The following features in LaTeX just cannot be translated to HTML, not even when using JavaScript:

  • TeX removes any whitespace from the beginning and end of a line, even consecutive ones that would be printed in the middle of a line, like \ or ~ or ^^0020. This is not possible in HTML (yet - maybe it will be with CSS4).
  • horizontal glue, like \hfill in a paragraph of text, is not possible
  • vertical glue makes no sense in HTML, and is impossible to emulate, except in boxes with fixed height
  • \vspace{} with a negative value in horizontal mode, i.e. in the middle of a paragraph of text, is not possible (but this feature is useless anyway)

And the concept of pages does not really apply to HTML, so any macro related to pagebreaks will be ignored. One could say that splitting a HTML file into multiple files is like a pagebreak, but then, still, it would be much easier to handle: just choose a break before a new section or paragraph. There is no absolute space limitation like on a real page.

# ... when parsing TeX as a context-free grammar

This is a PEG parser, which means it interprets LaTeX as a context-free language. However, TeX (and therefore LaTeX) is Turing complete, so TeX can only really be parsed by a complete Turing machine. It is not possible to parse the full TeX language with a static parser. See here (opens new window) for some interesting examples.

It is even undecidable whether a TeX program has a parse tree. There has been done some research on the problem of parsing TeX, see here (opens new window).

To quote the four problems of TeX:

  • Since TeX has dynamic scoping, it is not possible to determine statically wheather a is an argument to \app in \app a or just another letter. It depends on the definition of \app at runtime.

  • Macros can be passed as arguments to other macros, further complicating this problem. E.g.:

    \def\app #1 #2 {#1 #2}
    \def\id #1 {#1}
    \app a b
    \app \id c
    

    Thus, targets of macro calls can in general not be determined statically.

  • TeX has a lexical macro system, which means macro bodies do not have to be syntactically correct pieces

    of TeX code. Also, macros can expand to new macro definitions.

  • Tex allows custom macro call syntax. Basically, any syntax could be changed.
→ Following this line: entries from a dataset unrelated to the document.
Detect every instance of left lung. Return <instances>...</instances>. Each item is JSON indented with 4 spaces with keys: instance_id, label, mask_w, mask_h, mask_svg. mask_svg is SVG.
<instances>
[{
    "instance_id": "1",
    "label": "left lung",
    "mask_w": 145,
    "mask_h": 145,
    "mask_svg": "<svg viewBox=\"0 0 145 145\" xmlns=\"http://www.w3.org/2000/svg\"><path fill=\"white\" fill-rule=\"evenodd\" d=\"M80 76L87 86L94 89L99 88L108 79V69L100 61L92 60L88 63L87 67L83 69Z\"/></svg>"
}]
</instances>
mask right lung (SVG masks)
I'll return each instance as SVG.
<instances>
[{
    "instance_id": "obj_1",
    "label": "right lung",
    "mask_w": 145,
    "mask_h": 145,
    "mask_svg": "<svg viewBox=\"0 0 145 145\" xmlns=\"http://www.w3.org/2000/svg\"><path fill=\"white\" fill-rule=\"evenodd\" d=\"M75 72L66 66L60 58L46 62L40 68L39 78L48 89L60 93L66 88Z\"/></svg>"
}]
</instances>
I therefore take a slightly different approach:

  • First, I don't care about TeX, but only LaTeX, and most LaTeX documents do not use TeX syntax, or \def in particular. Therefore, this parser assumes standard LaTeX syntax and catcodes.

  • Second, for now there is no way of defining macros, only expanding macros is supported. So if a new LaTeX macro is needed, reimplement it in JavaScript directly, thus circumventing the problem altogether.

# Expansion and Execution

Additionally, this parser does not implement TeX's distinction of expansion and execution. I am not yet sure if I need to implement it at all. Right now, there is only one phase that takes a macro and returns an HTML fragment.

Skipped spaces and macros that expand to a macro taking a parameter further down in the input provide a good illustration of why TeX makes this distinction. Consider the commands

\def\a{\penalty200}
\a 0

This is not equivalent to

\penalty200 0

which would place a penalty of 200, and typeset the digit 0. Instead, it expands to

\penalty2000

because the space after \a is skipped in the input processor. Later stages of processing then receive the sequence

\a0

However, LaTeX documents themselves usually don't rely on or need this feature—that is, until I'm convinced otherwise.

This also means that you cannot use \vs^^+ip to have LaTeX.js interpret it as \vskip. Again, this is a feature that most people will probably never need.